■ Exercise instructions
The output consists only of the lines from the one with "1151 Визит Хрущёва в Америку в 1959 году" through the end of the records, each printed exactly, and contains no pictures.

[Dataset items]
* * *

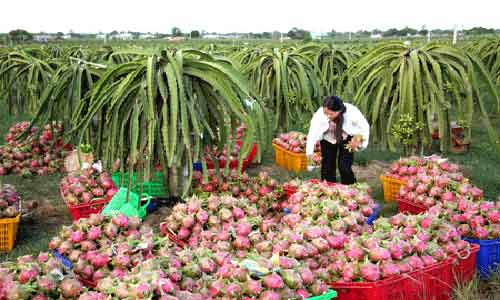 Australia considers importing Vietnamese fresh dragon fruit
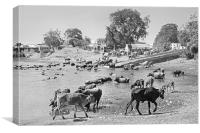 Gujarat Hinterlands and Cattle, Canvas Print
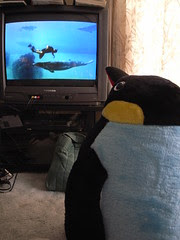 Penguin watches Nigel Marven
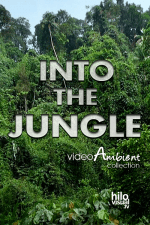 INTO THE JUNGLE - Nature Video Download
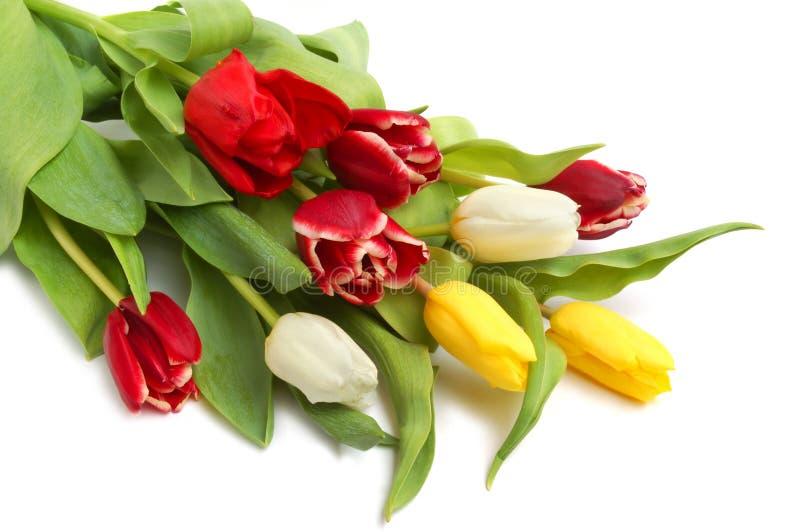 Farbige Frühlingstulpen stockfotos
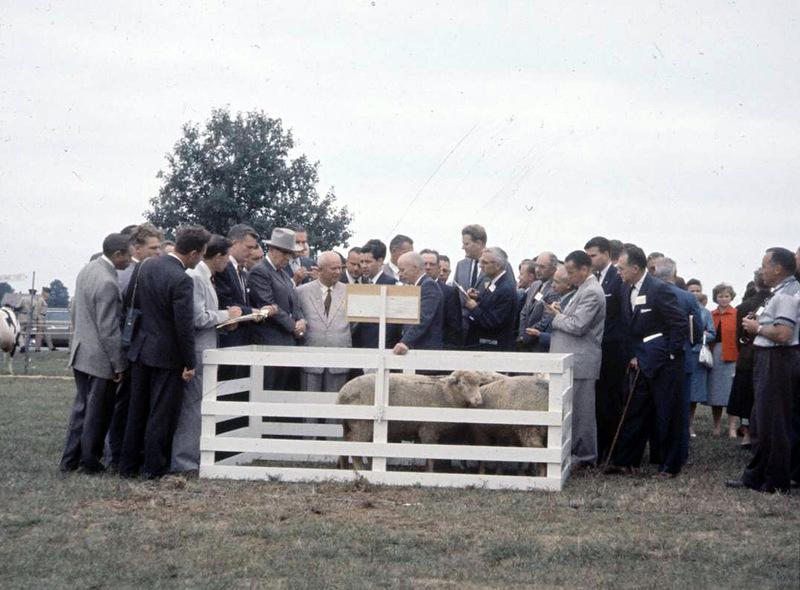 1151 Визит Хрущёва в Америку в 1959 году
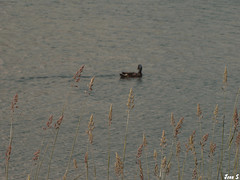 Distant (Jean S..) Tags: blue summer water grass duck day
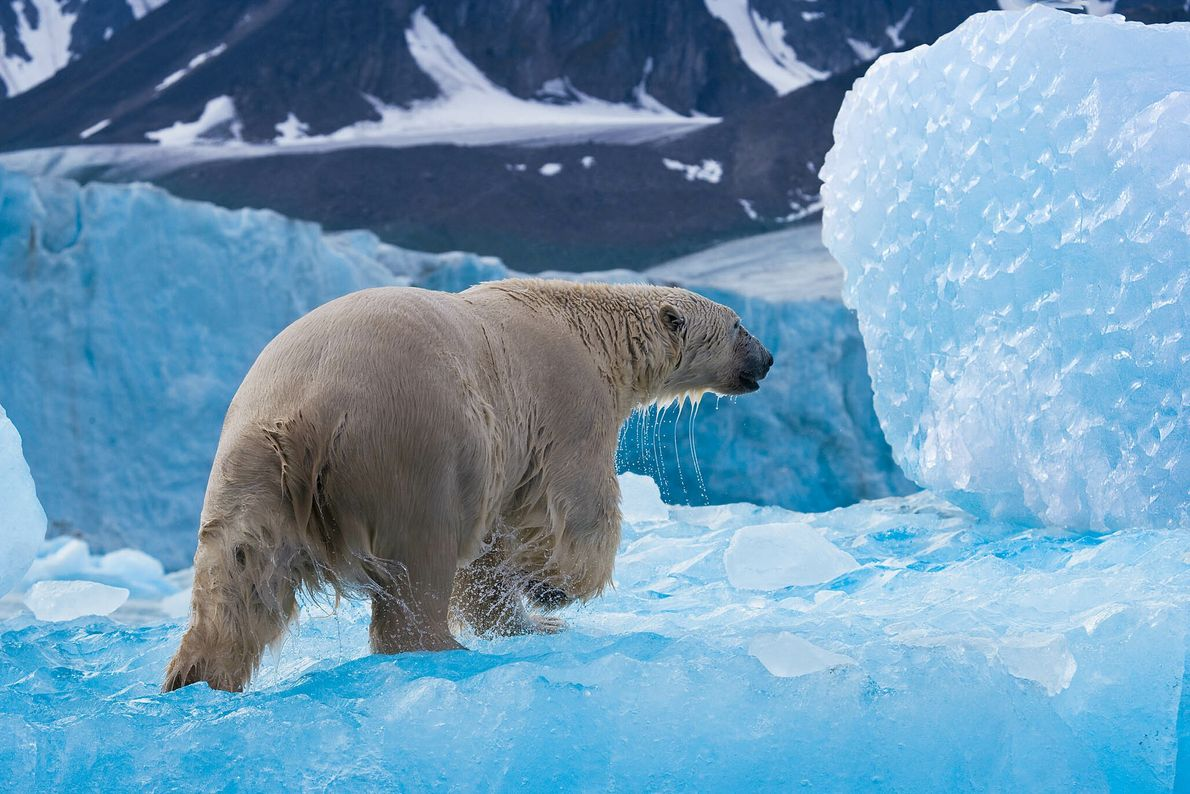 Un oso polar recorre el hielo en busca de focas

* * *

■ Reply
 1151 Визит Хрущёва в Америку в 1959 году
 Distant (Jean S..) Tags: blue summer water grass duck day
 Un oso polar recorre el hielo en busca de focas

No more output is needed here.